(GIVEN EXERCISE): Copy every one of the records below word for word, leaving out the pictures.

(RECORDS SHOWN):
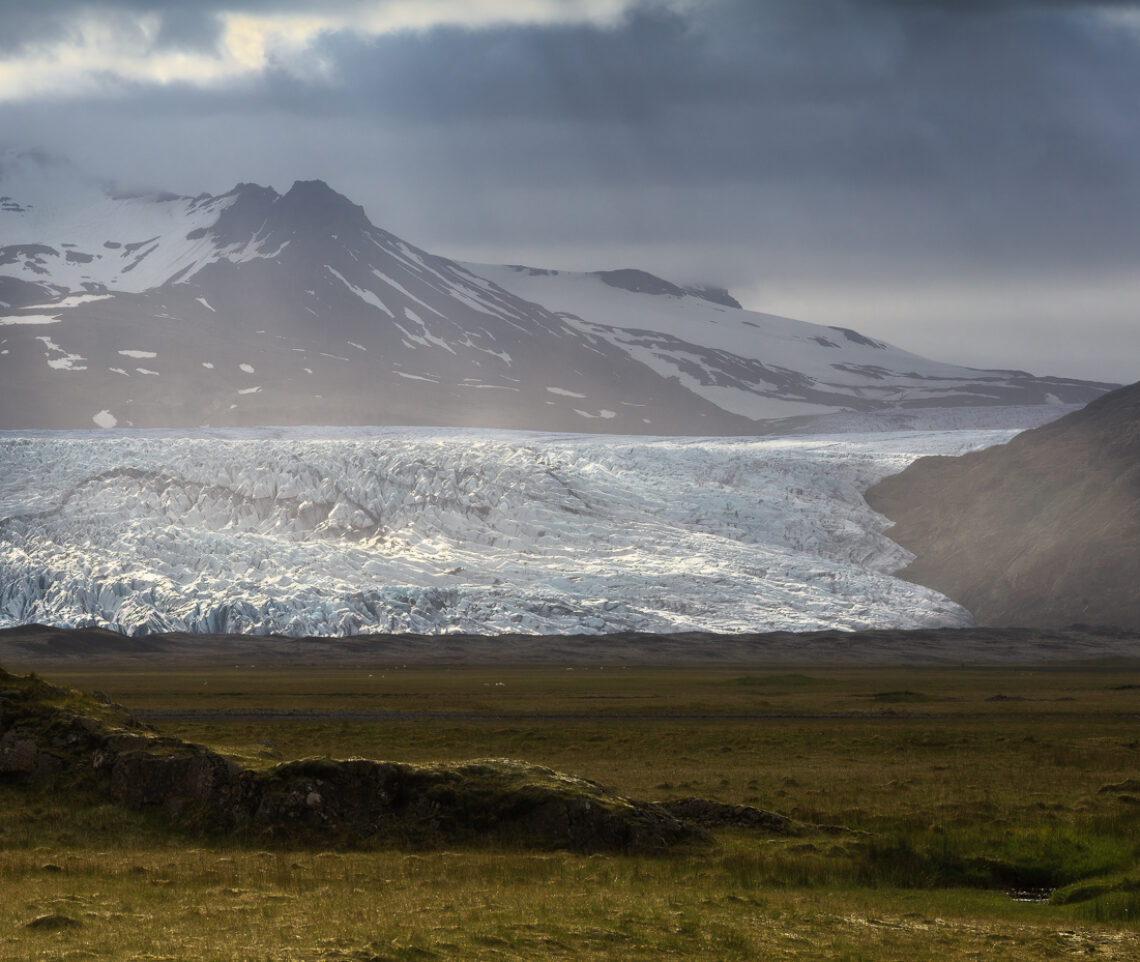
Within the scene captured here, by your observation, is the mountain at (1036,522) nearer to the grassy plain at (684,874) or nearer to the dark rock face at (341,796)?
Result: the grassy plain at (684,874)

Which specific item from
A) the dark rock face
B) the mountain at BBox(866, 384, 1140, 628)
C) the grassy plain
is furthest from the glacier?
the dark rock face

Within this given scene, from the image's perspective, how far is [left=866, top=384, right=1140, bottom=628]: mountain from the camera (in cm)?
9688

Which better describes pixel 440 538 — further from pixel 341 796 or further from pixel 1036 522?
pixel 341 796

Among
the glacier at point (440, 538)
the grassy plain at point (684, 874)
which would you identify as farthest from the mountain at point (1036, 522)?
the grassy plain at point (684, 874)

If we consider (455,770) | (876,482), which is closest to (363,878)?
Answer: (455,770)

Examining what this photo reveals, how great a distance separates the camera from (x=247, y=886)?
15.0 meters

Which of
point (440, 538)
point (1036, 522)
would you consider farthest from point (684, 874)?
point (1036, 522)

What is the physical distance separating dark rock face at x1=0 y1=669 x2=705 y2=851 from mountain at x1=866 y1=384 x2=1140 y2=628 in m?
81.4

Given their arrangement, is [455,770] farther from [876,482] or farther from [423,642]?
[876,482]

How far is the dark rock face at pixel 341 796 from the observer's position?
18344 millimetres

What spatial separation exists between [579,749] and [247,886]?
1871 cm

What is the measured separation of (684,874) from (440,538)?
76.0 metres

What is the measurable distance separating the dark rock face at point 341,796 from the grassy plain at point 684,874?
48 cm

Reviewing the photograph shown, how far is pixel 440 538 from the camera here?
3627 inches
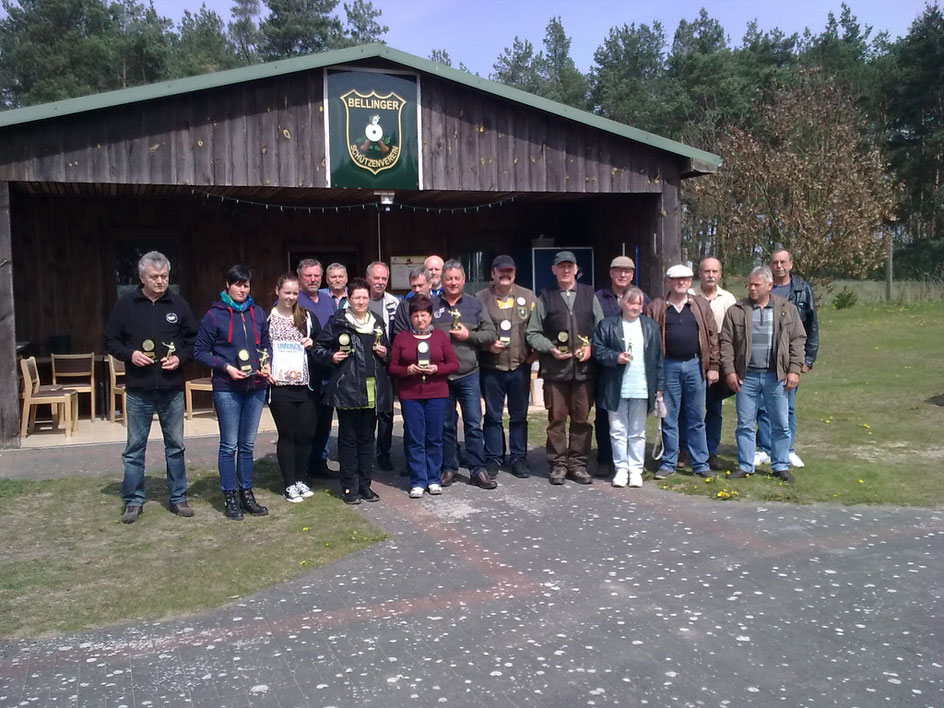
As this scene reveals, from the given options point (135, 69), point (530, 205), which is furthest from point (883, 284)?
point (135, 69)

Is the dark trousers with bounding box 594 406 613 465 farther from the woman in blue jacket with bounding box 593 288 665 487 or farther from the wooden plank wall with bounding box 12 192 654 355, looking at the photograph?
the wooden plank wall with bounding box 12 192 654 355

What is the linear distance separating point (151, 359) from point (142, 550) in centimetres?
130

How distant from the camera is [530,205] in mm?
14031

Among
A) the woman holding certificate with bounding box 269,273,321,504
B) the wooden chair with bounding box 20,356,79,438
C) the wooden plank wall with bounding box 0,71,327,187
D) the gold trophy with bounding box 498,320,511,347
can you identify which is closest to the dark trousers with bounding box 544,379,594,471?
the gold trophy with bounding box 498,320,511,347

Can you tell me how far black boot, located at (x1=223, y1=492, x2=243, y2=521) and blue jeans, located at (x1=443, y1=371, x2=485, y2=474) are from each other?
5.93 ft

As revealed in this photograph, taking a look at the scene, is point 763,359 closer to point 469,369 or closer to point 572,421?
point 572,421

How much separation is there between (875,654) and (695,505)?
8.81 feet

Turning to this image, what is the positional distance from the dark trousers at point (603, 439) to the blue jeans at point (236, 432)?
291 cm

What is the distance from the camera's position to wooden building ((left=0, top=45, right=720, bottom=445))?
9.26 m

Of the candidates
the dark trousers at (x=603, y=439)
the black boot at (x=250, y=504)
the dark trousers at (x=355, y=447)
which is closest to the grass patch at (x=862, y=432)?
the dark trousers at (x=603, y=439)

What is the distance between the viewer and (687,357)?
302 inches

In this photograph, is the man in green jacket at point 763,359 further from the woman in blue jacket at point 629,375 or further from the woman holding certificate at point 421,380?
the woman holding certificate at point 421,380

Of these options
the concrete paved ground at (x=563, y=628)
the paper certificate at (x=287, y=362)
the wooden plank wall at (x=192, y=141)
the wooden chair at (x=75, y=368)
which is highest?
the wooden plank wall at (x=192, y=141)

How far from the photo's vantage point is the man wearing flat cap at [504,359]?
7660 millimetres
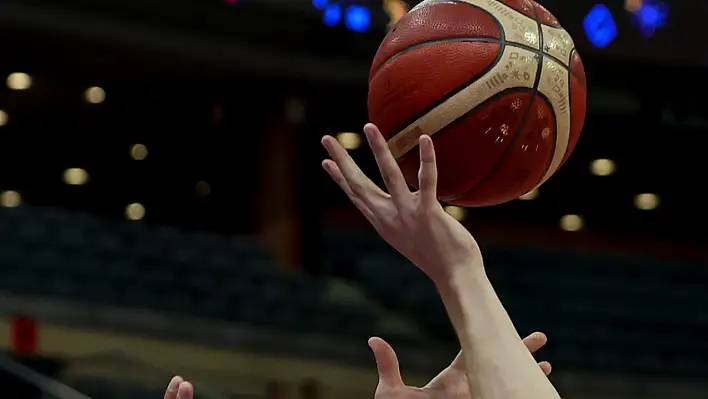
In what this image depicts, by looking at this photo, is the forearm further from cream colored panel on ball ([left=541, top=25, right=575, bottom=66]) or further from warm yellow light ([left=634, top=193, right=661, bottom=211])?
warm yellow light ([left=634, top=193, right=661, bottom=211])

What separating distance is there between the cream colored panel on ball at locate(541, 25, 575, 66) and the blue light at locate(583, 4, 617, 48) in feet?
26.0

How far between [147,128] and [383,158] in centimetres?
975

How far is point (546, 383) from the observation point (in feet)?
4.06

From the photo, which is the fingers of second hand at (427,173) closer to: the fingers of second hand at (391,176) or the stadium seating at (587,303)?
the fingers of second hand at (391,176)

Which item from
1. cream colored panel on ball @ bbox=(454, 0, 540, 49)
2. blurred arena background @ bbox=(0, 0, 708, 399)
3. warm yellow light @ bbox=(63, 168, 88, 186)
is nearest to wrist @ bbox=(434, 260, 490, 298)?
cream colored panel on ball @ bbox=(454, 0, 540, 49)

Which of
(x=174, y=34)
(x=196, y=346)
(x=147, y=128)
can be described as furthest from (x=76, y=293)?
(x=147, y=128)

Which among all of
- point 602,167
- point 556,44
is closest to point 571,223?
point 602,167

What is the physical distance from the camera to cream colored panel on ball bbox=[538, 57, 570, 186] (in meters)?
1.61

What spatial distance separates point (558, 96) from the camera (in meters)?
1.64

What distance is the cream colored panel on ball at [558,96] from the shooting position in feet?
5.30

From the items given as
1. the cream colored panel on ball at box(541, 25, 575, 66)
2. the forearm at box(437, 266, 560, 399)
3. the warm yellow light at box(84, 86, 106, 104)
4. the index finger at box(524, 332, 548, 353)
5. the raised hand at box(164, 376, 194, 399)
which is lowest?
the raised hand at box(164, 376, 194, 399)

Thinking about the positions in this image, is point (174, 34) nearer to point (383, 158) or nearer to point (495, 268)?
point (495, 268)

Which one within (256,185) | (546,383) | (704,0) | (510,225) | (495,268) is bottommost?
(546,383)

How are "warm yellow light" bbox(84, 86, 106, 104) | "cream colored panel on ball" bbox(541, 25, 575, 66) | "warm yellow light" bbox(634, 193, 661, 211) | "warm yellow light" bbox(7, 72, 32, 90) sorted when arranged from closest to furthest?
"cream colored panel on ball" bbox(541, 25, 575, 66)
"warm yellow light" bbox(7, 72, 32, 90)
"warm yellow light" bbox(84, 86, 106, 104)
"warm yellow light" bbox(634, 193, 661, 211)
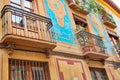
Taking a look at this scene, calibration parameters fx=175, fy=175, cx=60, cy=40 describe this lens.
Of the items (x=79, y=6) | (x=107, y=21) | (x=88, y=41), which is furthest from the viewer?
(x=107, y=21)

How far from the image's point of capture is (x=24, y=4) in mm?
7465

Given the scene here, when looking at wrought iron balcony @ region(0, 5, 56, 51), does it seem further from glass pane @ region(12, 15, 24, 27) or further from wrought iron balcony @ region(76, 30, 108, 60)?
wrought iron balcony @ region(76, 30, 108, 60)

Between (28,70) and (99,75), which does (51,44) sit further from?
(99,75)

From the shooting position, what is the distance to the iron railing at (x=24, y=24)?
5621mm

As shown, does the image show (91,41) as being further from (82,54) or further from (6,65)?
(6,65)

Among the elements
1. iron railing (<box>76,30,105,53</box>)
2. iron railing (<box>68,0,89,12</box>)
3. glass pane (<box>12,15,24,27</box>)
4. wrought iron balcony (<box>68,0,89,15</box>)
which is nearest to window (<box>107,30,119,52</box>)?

(RESPONSE FOR THIS EXERCISE):
Within the scene captured here, by your observation, is the mountain at (1036,522) nearer to the grassy plain at (684,874) or nearer to the dark rock face at (341,796)?
Result: the grassy plain at (684,874)

Which specific item from
A) the dark rock face
B) the mountain at BBox(866, 384, 1140, 628)
C) the grassy plain
is furthest from the glacier?
the dark rock face

Within this given scene, from the image's perspective, how far is [left=866, top=384, right=1140, bottom=628]: mountain from the camera (in cm)?
9688

Which better describes pixel 440 538 — further from pixel 341 796 or further from pixel 1036 522?
pixel 341 796

Among
the glacier at point (440, 538)
the grassy plain at point (684, 874)
which would you identify as farthest from the mountain at point (1036, 522)?
the grassy plain at point (684, 874)

If we consider (455,770) | (876,482), which is closest to (363,878)?
Answer: (455,770)

Examining what this photo reveals, how great a distance separates the camera from (x=247, y=886)?
15.0 meters

Which of
point (440, 538)
point (1036, 522)
would you consider farthest from point (684, 874)?
point (1036, 522)

What is the physical distance separating dark rock face at x1=0 y1=669 x2=705 y2=851 from mountain at x1=866 y1=384 x2=1140 y2=628 in m?
81.4

Given their arrangement, is [455,770] farther from [876,482] or farther from [423,642]?
[876,482]

How far is the dark rock face at pixel 341 796 from the observer's position?
18344 millimetres

What spatial separation exists between [579,749] and [247,886]?
1871 cm

What is the measured separation of (684,874) from (440,538)?
76.0 metres

What is the measurable distance separating the dark rock face at point 341,796 from the grassy plain at point 684,874?
48 cm

Reviewing the photograph shown, how far is pixel 440 538 from the camera here?
3627 inches
As this scene reveals, from the given options point (135, 69), point (530, 205), which is furthest from point (883, 284)?
point (135, 69)

Is the dark trousers with bounding box 594 406 613 465 farther from the woman in blue jacket with bounding box 593 288 665 487 or farther from the wooden plank wall with bounding box 12 192 654 355, looking at the photograph?
the wooden plank wall with bounding box 12 192 654 355

What is the linear distance separating point (151, 359) from point (142, 550) in centimetres?
130

How distant from the camera is [530,205] in mm?
14031

Among
A) the woman holding certificate with bounding box 269,273,321,504
B) the wooden chair with bounding box 20,356,79,438
C) the wooden plank wall with bounding box 0,71,327,187
D) the gold trophy with bounding box 498,320,511,347
can you identify which is closest to the dark trousers with bounding box 544,379,594,471?
the gold trophy with bounding box 498,320,511,347

Can you tell me how far black boot, located at (x1=223, y1=492, x2=243, y2=521) and blue jeans, located at (x1=443, y1=371, x2=485, y2=474) are from each other?
5.93 ft

As revealed in this photograph, taking a look at the scene, is point 763,359 closer to point 469,369 or closer to point 572,421?
point 572,421

How much separation is there between (875,654) and (695,505)?
8.81 feet

Turning to this image, what is the positional distance from the dark trousers at point (603, 439) to the blue jeans at point (236, 432)?
291 cm

What is the distance from the camera's position to wooden building ((left=0, top=45, right=720, bottom=445))?
9.26 m

Of the candidates
the dark trousers at (x=603, y=439)
the black boot at (x=250, y=504)
the dark trousers at (x=355, y=447)
which is closest to the grass patch at (x=862, y=432)?
the dark trousers at (x=603, y=439)

What is the distance between the viewer and (687,357)?
302 inches

In this photograph, is the man in green jacket at point 763,359 further from the woman in blue jacket at point 629,375 or further from the woman holding certificate at point 421,380?
the woman holding certificate at point 421,380

Of these options
the concrete paved ground at (x=563, y=628)
the paper certificate at (x=287, y=362)
the wooden plank wall at (x=192, y=141)
the wooden chair at (x=75, y=368)
which is highest?
the wooden plank wall at (x=192, y=141)

How far from the photo's vantage point is the man wearing flat cap at [504,359]?
7660 millimetres
In what this image depicts, by looking at this photo, is the forearm further from cream colored panel on ball ([left=541, top=25, right=575, bottom=66]) or further from warm yellow light ([left=634, top=193, right=661, bottom=211])?
warm yellow light ([left=634, top=193, right=661, bottom=211])

What separating distance is there between the cream colored panel on ball at locate(541, 25, 575, 66) and the blue light at locate(583, 4, 617, 48) in feet?
26.0

How far between [147,128] and [383,158] in centimetres?
975

How far is point (546, 383) from the observation point (in feet)?
4.06

From the photo, which is the fingers of second hand at (427,173) closer to: the fingers of second hand at (391,176) or the stadium seating at (587,303)?
the fingers of second hand at (391,176)

Which item from
1. cream colored panel on ball @ bbox=(454, 0, 540, 49)
2. blurred arena background @ bbox=(0, 0, 708, 399)
3. warm yellow light @ bbox=(63, 168, 88, 186)
is nearest to wrist @ bbox=(434, 260, 490, 298)?
cream colored panel on ball @ bbox=(454, 0, 540, 49)

Which of
(x=174, y=34)
(x=196, y=346)
(x=147, y=128)
can be described as furthest from (x=76, y=293)?
(x=147, y=128)

Which among all of
- point 602,167
- point 556,44
is closest to point 571,223?
point 602,167

What is the physical distance from the camera to cream colored panel on ball bbox=[538, 57, 570, 186] (in meters)?
1.61

What spatial distance separates point (558, 96) from the camera (in meters)?
1.64

What distance is the cream colored panel on ball at [558,96] from the shooting position in feet?
5.30

From the items given as
1. the cream colored panel on ball at box(541, 25, 575, 66)
2. the forearm at box(437, 266, 560, 399)
3. the warm yellow light at box(84, 86, 106, 104)
4. the index finger at box(524, 332, 548, 353)
5. the raised hand at box(164, 376, 194, 399)
which is lowest?
the raised hand at box(164, 376, 194, 399)

Thinking about the positions in this image, is point (174, 34) nearer to point (383, 158) or nearer to point (495, 268)?
point (495, 268)

Which one within (256,185) | (546,383) | (704,0) | (510,225) | (495,268) is bottommost?
(546,383)

How are "warm yellow light" bbox(84, 86, 106, 104) | "cream colored panel on ball" bbox(541, 25, 575, 66) | "warm yellow light" bbox(634, 193, 661, 211) | "warm yellow light" bbox(7, 72, 32, 90) sorted when arranged from closest to furthest?
"cream colored panel on ball" bbox(541, 25, 575, 66)
"warm yellow light" bbox(7, 72, 32, 90)
"warm yellow light" bbox(84, 86, 106, 104)
"warm yellow light" bbox(634, 193, 661, 211)
Taking a look at this scene, calibration parameters fx=175, fy=175, cx=60, cy=40 describe this lens.
Of the items (x=79, y=6) | (x=107, y=21) | (x=88, y=41), which is furthest from the viewer?
(x=107, y=21)

How far from the image's point of capture is (x=24, y=4) in mm?
7465

Given the scene here, when looking at wrought iron balcony @ region(0, 5, 56, 51), does it seem further from glass pane @ region(12, 15, 24, 27) or further from wrought iron balcony @ region(76, 30, 108, 60)?
wrought iron balcony @ region(76, 30, 108, 60)

Between (28,70) and (99,75), which does (51,44) sit further from?
(99,75)

From the shooting position, what is the distance to the iron railing at (x=24, y=24)?
5621mm

As shown, does the image show (91,41) as being further from (82,54) or further from (6,65)?
(6,65)

Among the elements
1. iron railing (<box>76,30,105,53</box>)
2. iron railing (<box>68,0,89,12</box>)
3. glass pane (<box>12,15,24,27</box>)
4. wrought iron balcony (<box>68,0,89,15</box>)
which is nearest to window (<box>107,30,119,52</box>)?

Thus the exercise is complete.